How to Write Your Article With a Kitchen Timer

More than likely, you have tremendous knowledge in your area of expertise. You can talk about different aspects of this until the cows come home. You want to share this knowledge with your potential customers. But you have one hurdle to overcome first. What's that? You haven't yet written your article.

Of course, there are no hard and fast solutions to this that will work for everyone. But here's a strategy that you might try. Start by clearing your desk and turning off your computer. (If you like to write on the computer, then close down email and any other distractions.) Unplug the phone and make sure that your family and friends will not disturb you or interrupt you for forty minutes. The problem with an interruption is that it can take twenty minutes to get back to where you were and you may not ever get back.

And it's not clever to multi-task. To have more than one job to do at a time is worse that being drunk, however important it makes you feel.

And here's the trick. Use a kitchen timer. If you haven't got one, buy one. Set the timer to forty minutes. No one can concentrate well for more than forty minutes. Now simply write about your subject without stopping until your subject is exhausted. You will be amazed at how many words you write. Don't stop, for any reason. Keep churning the words out. After all, this is an area that you know backwords. You don't need to think overmuch. Just put down the things you know about the subject. You want to engage your subconscious mind in this. Writing, like talking, should be easy and flow naturally from who you are and from your heart.
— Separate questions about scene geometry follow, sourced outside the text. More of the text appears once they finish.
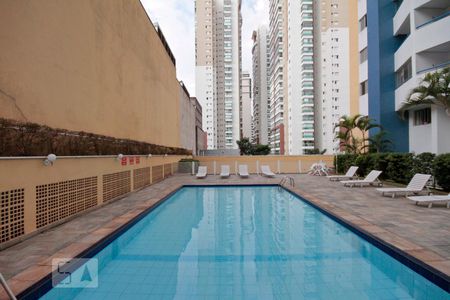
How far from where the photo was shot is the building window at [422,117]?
15109mm

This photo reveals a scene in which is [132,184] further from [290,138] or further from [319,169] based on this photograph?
[290,138]

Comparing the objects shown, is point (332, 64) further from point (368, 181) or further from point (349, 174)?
point (368, 181)

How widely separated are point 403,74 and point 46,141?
58.4ft

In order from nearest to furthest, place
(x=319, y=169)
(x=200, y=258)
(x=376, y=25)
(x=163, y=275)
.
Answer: (x=163, y=275)
(x=200, y=258)
(x=376, y=25)
(x=319, y=169)

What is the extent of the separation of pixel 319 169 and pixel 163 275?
1682cm

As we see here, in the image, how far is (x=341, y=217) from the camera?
7.07 meters

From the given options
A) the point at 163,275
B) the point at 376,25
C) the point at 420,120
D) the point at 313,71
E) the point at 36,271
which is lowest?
the point at 163,275

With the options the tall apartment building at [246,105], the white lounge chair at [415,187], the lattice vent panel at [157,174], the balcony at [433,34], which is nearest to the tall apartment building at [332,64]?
the balcony at [433,34]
When you've finished a sentence, start another one. Keep moving forward. Keep confident. Know that you are imparting valuable information that will win you friends. Don't worry about spelling or sentence structure. This is your first draft. It doesn't matter if you make mistakes or decide not to use everything later on. The wish for perfection is usually the cause of writer's block. But writers know that your first effort is never perfect. But you have to start somewhere and you have to push on until there's nothing more to say on the subject.
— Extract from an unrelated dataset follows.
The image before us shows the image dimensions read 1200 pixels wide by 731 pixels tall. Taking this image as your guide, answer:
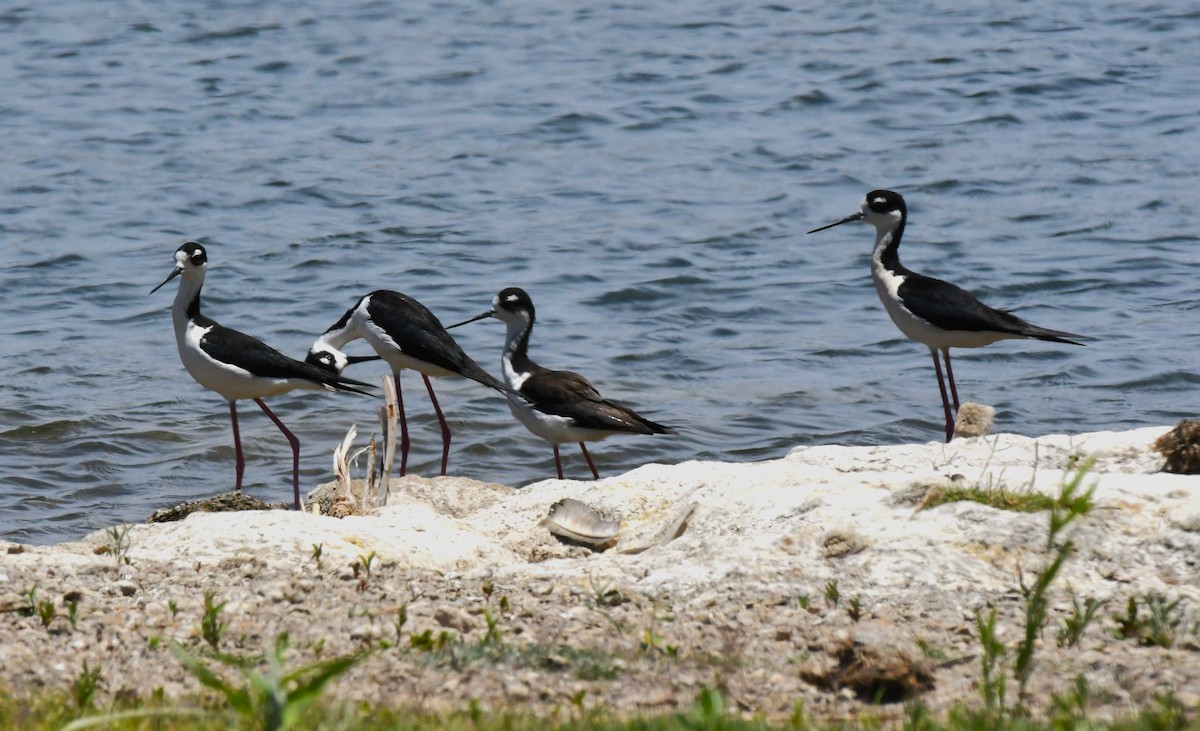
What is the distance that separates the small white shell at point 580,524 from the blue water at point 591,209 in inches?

When the kitchen timer rings, you are through. Put your effort  away and give yourself a treat. Writing for forty minutes will have exhausted you but you will also feel a terrific sense of achievement. Even if the only thing you do today is forty minutes of intense writing then your day will not have been wasted. After the exertion, relax totally. Play with your children, talk with your friends, make a cup of coffee. You need to relax completely, just as you need to concentrate completely whilst you are writing.
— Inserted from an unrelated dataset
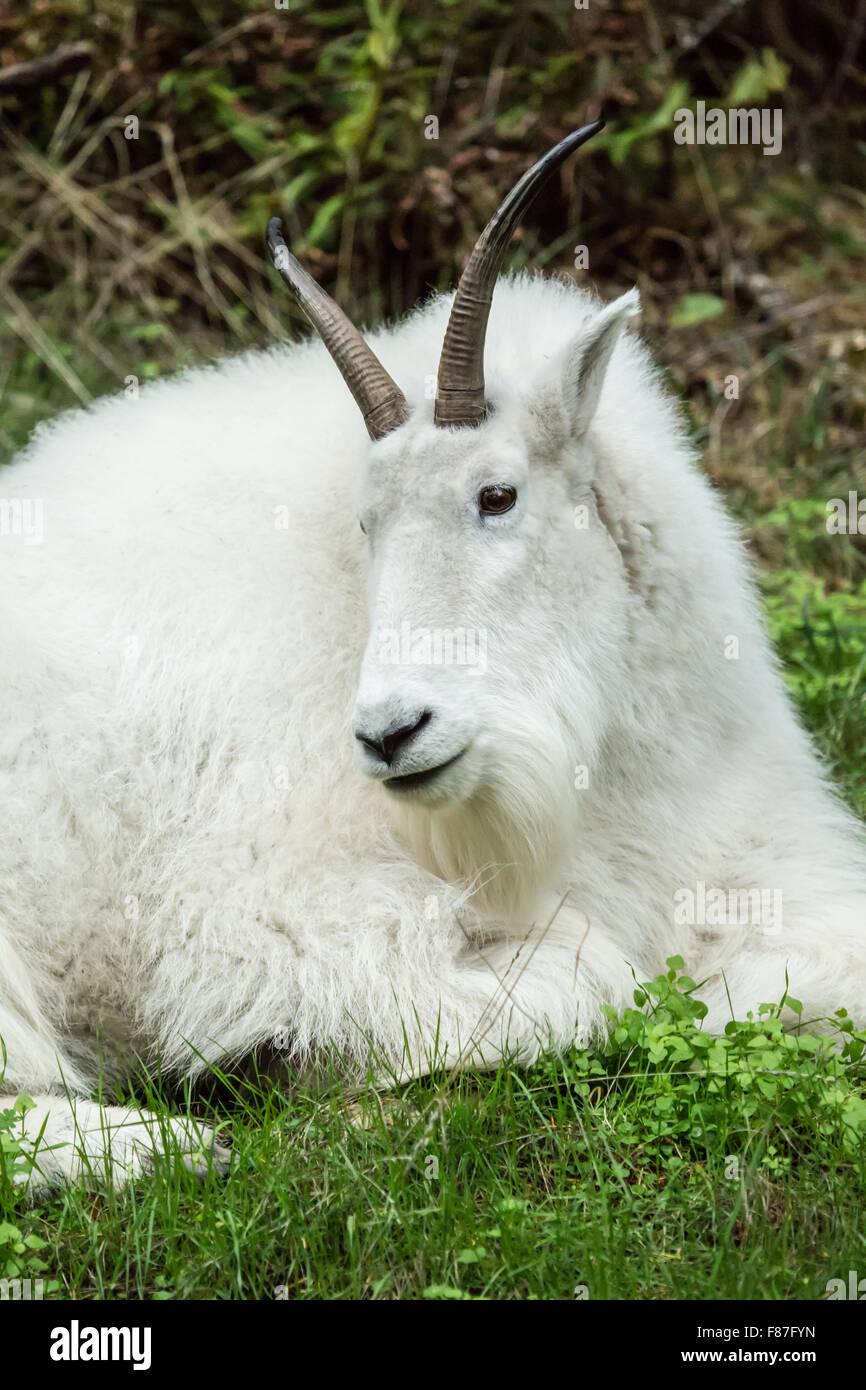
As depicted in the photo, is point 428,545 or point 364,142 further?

The next day, you can revisit what you have written and re-organize it. Or you can get a friend or colleague to do this for you straight away. Do not try to review your own work immediately. You will be too close to it and you will not be able to make sensible decisions about it. This is where you employ your conscious editing skills which are a world apart from your barely conscious mind that has created your first draft.

When I tell my friends that I write articles with my kitchen timer, they look at me as if I'm not the sharpest knife in the drawer but this works for me every time that I commit to it, and it will work for you too if you have confidence in your knowledge and abilities.